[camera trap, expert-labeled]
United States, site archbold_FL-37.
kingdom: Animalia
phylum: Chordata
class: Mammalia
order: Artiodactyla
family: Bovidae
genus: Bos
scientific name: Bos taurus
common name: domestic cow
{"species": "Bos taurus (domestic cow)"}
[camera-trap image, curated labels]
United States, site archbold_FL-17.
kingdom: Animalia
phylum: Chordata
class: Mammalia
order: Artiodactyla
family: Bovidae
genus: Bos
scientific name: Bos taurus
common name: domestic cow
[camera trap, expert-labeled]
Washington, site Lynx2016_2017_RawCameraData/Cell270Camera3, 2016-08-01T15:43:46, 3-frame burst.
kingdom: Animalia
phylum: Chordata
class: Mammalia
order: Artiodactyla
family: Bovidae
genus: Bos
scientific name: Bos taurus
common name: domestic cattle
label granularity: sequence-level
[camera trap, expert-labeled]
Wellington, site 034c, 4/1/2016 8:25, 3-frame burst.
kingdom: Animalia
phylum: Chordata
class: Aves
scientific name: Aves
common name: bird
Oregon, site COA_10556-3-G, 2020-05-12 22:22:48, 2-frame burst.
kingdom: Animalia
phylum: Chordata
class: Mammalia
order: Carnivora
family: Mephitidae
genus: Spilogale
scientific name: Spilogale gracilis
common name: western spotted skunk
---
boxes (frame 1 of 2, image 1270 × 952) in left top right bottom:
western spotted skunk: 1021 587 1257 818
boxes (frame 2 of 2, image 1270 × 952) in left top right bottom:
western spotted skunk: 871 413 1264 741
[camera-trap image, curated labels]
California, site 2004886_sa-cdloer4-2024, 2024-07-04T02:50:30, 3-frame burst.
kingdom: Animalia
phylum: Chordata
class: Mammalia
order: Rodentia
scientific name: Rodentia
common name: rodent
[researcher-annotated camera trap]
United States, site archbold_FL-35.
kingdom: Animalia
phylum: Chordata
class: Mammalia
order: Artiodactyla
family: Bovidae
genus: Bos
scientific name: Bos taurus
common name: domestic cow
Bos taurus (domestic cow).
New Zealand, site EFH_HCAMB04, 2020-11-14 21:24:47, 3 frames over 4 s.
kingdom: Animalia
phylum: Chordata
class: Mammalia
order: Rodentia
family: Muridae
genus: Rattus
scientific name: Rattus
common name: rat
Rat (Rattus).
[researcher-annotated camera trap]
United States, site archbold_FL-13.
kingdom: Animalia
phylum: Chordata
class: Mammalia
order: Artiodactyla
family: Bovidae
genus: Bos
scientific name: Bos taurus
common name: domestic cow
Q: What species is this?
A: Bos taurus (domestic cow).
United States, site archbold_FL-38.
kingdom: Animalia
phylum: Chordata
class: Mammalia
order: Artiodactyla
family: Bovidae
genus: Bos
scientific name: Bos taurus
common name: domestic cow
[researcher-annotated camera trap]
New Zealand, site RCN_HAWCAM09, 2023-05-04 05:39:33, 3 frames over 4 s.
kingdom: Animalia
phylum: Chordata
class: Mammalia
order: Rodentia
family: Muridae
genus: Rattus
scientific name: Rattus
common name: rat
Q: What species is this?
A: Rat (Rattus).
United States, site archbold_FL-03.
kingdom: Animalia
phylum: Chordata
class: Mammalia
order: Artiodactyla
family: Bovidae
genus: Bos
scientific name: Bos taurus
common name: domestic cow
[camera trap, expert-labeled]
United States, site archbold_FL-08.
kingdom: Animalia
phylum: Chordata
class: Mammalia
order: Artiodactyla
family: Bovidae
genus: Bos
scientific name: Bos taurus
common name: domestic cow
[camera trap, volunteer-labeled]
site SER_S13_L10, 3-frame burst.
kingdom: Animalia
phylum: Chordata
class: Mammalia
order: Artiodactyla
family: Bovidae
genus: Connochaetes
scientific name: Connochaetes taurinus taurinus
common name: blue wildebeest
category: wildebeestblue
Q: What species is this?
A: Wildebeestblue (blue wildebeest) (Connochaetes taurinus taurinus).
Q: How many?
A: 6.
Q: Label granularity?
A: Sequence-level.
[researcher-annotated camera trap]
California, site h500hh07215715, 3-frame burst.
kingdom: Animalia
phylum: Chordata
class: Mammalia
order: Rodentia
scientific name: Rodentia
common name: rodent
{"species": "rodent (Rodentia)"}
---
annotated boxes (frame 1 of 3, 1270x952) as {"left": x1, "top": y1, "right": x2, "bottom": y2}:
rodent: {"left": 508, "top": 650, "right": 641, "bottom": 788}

----------------

* _WHAT YOU HAVE TO DO_:
Among the records above, find each line holding "granularity" and list it.

* _WRITTEN ANSWER_:
label granularity: sequence-level
Q: Label granularity?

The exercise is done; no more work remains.